Day 5-6-7: Exploring South Georgia. Vast nesting colonies of King Penguin and Southern Elephant Seal. Up close and personal with Wandering Albatross, Grey-headed Albatross, and Light-mantled Sooty Albatross, all displaying in courtship and synchronised flights to cement their lifelong pair bonds. Hefty Southern Giant Petrels fighting, as bizarre Snowy Sheathbills pick through the colonies. The endemic South Georgia Pipit is now in full recovery and easy to see after a successful rat eradication, as is South Georgia Shag and the endemic subspecies of Yellow-billed Pintail. We can’t forget the sublime “Lesser” Snow Petrel and strange Macaroni Penguin, hopefully with a handful of Chinstrap Penguins hanging around.
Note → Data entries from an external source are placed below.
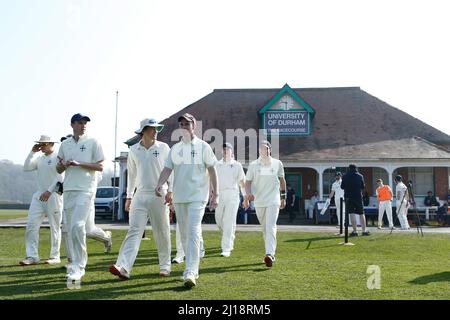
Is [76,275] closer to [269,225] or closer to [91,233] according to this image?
[91,233]

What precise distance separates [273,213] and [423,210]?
55.7 feet

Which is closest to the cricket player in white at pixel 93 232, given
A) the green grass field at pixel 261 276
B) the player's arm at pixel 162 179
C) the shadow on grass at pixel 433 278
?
the green grass field at pixel 261 276

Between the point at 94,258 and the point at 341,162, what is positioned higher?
the point at 341,162

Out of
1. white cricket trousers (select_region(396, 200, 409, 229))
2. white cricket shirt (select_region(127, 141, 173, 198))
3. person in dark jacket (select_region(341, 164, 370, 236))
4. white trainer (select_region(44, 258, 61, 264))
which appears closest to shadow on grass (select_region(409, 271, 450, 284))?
white cricket shirt (select_region(127, 141, 173, 198))

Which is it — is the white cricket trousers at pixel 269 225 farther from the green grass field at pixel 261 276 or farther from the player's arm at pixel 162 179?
the player's arm at pixel 162 179

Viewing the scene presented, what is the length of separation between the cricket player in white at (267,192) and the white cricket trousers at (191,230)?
2.00 m

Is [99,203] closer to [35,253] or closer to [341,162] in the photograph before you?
[341,162]

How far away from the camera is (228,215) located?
9.56 m

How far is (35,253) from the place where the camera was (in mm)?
8266

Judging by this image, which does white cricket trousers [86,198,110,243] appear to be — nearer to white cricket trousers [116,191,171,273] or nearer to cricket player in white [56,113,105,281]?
cricket player in white [56,113,105,281]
And the scenery… words cannot do it justice; you will have to experience it for yourself!


Day 8-9-10-11-12: En route to Gough Island. Some of the very best pelagic birding in the entire world. Crossing back into warmer subantarctic waters, we will begin to see Atlantic Yellow-nosed Albatross, Sooty Albatross, Atlantic Petrel, Kerguelen Petrel, Grey Petrel, Great-winged Petrel, Great Shearwater, Grey-backed Storm Petrel, White-bellied Storm Petrel, Arctic Jaeger, Pomarine Jaeger, and Long-tailed Jaeger on their way back to the Northern Hemisphere. Many possible cetaceans could include Humpback Whale, Fin Whale, Sei Whale, or maybe Strap-toothed Whale or Southern Bottlenose Whale. Approaching Gough will be marked by the appearance of Tristan Albatross, Spectacled Petrel, Subantarctic Shearwater, and White-faced Storm Petrel.


Day 13: Exploring Gough Island. Millions of breeding seabirds inhabit this World Heritage Area. Most of the world’s Northern Rockhopper Penguins and Tristan Albatross, along with Atlantic Yellow-nosed Albatross, Sooty Albatross, Broad-billed Prion, Great Shearwater, Kerguelen Petrel, Great-winged Petrel, Atlantic Petrel, Soft-plumaged Petrel, Grey Petrel, Subantarctic Shearwater, Grey-backed, White-faced and White-bellied Storm Petrels, the small “Tristan” Brown Skua, Antarctic Tern, and Brown Noddy (a bit out of place, but yes they do breed here!). Weather permitting, a zodiac cruise will allow a close approach to see the two endemics: Gough Moorhen and Gough Bunting, interspersed with Subantarctic Fur Seals.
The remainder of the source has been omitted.